Now we calculate $\tan(\theta_0)$ and $\tan(\theta_{11})$. $\tan(\theta_0) = \tan(\frac{7\pi}{12}) = \tan(\frac{3\pi}{12} + \frac{4\pi}{12}) = \tan(\frac{\pi}{4} + \frac{\pi}{3})$. Using the formula $\tan(A+B) = \frac{\tan A + \tan B}{1 - \tan A \tan B}$: $\tan(\frac{7\pi}{12}) = \frac{\tan(\pi/4) + \tan(\pi/3)}{1 - \tan(\pi/4)\tan(\pi/3)} = \frac{1 + \sqrt{3}}{1 - 1 \cdot \sqrt{3}} = \frac{1 + \sqrt{3}}{1 - \sqrt{3}}$. Multiply numerator and denominator by $1+\sqrt{3}$: $\tan(\frac{7\pi}{12}) = \frac{(1+\sqrt{3})^2}{(1-\sqrt{3})(1+\sqrt{3})} = \frac{1 + 3 + 2\sqrt{3}}{1 - 3} = \frac{4 + 2\sqrt{3}}{-2} = -2 - \sqrt{3}$.

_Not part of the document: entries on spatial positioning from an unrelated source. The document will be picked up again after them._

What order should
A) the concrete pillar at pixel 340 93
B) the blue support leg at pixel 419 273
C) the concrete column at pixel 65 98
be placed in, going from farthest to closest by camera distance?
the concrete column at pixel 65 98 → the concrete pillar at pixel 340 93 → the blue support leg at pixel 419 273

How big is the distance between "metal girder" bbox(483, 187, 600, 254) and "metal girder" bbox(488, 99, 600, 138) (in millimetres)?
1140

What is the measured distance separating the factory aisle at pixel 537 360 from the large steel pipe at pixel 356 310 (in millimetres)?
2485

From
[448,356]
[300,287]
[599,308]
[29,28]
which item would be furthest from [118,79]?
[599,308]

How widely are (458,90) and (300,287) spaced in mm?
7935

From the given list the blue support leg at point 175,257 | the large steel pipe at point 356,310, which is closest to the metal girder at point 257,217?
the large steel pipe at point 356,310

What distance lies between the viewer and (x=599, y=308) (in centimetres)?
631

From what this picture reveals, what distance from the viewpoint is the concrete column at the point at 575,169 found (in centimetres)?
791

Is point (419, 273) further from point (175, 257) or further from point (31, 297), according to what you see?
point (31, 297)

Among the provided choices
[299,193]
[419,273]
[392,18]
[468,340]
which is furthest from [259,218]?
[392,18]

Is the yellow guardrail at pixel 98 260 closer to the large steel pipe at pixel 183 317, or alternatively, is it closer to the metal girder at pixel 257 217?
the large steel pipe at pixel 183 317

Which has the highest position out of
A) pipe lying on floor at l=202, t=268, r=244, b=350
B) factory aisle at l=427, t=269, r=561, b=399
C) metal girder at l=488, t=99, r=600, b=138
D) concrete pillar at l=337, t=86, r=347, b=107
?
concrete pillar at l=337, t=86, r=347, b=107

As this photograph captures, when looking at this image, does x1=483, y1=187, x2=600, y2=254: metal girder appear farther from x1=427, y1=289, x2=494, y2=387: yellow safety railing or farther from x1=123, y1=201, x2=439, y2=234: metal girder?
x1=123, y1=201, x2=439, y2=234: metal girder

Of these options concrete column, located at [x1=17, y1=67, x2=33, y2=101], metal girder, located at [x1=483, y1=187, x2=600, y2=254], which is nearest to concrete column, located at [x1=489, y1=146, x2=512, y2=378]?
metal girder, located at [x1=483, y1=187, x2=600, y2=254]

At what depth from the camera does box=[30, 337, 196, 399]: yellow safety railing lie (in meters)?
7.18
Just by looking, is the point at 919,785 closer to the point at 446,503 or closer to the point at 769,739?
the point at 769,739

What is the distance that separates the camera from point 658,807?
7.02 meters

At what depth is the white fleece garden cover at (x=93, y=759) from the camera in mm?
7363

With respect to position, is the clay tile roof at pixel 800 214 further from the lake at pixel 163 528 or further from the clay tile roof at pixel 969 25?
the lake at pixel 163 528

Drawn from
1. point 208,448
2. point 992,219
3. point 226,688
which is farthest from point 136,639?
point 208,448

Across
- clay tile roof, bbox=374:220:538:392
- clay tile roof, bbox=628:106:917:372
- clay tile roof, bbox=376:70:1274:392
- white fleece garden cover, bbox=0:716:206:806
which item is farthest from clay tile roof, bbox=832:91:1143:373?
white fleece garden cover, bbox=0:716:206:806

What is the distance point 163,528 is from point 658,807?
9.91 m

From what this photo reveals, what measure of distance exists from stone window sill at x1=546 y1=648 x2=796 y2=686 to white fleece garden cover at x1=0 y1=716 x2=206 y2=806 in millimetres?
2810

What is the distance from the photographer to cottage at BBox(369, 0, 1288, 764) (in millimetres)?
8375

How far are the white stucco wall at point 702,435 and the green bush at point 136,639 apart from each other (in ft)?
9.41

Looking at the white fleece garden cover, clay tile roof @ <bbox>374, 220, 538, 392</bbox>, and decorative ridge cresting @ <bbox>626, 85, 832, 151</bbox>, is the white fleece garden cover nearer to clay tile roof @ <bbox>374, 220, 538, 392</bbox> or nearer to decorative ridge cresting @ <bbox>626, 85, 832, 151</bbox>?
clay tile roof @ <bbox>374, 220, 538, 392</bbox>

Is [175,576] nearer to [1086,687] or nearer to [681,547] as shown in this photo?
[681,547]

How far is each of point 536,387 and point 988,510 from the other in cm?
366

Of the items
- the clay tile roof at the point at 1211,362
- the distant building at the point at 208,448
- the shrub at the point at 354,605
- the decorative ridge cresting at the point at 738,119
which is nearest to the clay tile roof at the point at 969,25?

$\tan(\theta_{11}) = \tan(\frac{73\pi}{12})$. $\frac{73\pi}{12} = \frac{72\pi + \pi}{12} = 6\pi + \frac{\pi}{12}$. Using the property $\tan(n\pi + x) = \tan(x)$ for integer $n$: $\tan(\frac{73\pi}{12}) = \tan(6\pi + \frac{\pi}{12}) = \tan(\frac{\pi}{12})$. $\tan(\frac{\pi}{12}) = \tan(15^\circ) = \tan(45^\circ - 30^\circ)$. Using the formula $\tan(A-B) = \frac{\tan A - \tan B}{1 + \tan A \tan B}$: $\tan(\frac{\pi}{12}) = \frac{\tan(45^\circ) - \tan(30^\circ)}{1 + \tan(45^\circ)\tan(30^\circ)} = \frac{1 - \frac{1}{\sqrt{3}}}{1 + 1 \cdot \frac{1}{\sqrt{3}}} = \frac{\frac{\sqrt{3}-1}{\sqrt{3}}}{\frac{\sqrt{3}+1}{\sqrt{3}}} = \frac{\sqrt{3}-1}{\sqrt{3}+1}$. Multiply numerator and denominator by $\sqrt{3}-1$: $\tan(\frac{\pi}{12}) = \frac{(\sqrt{3}-1)^2}{(\sqrt{3}+1)(\sqrt{3}-1)} = \frac{3 + 1 - 2\sqrt{3}}{3 - 1} = \frac{4 - 2\sqrt{3}}{2} = 2 - \sqrt{3}$.

The sum $S = \tan(\theta_{11}) - \tan(\theta_0) = (2 - \sqrt{3}) - (-2 - \sqrt{3}) = 2 - \sqrt{3} + 2 + \sqrt{3} = 4$.

The expression inside the inverse tangent is $\frac{1}{4\sqrt{3}} \cdot S = \frac{1}{4\sqrt{3}} \cdot 4 = \frac{1}{\sqrt{3}}$.

We need to find the value of $\tan^{-1}(\frac{1}{\sqrt{3}})$ in the interval $(-\frac{\pi}{2}, \frac{\pi}{2})$. The principal value of $\tan^{-1}(\frac{1}{\sqrt{3}})$ is $\frac{\pi}{6}$. Since $-\frac{\pi}{2} < \frac{\pi}{6} < \frac{\pi}{2}$, the value is $\frac{\pi}{6}$.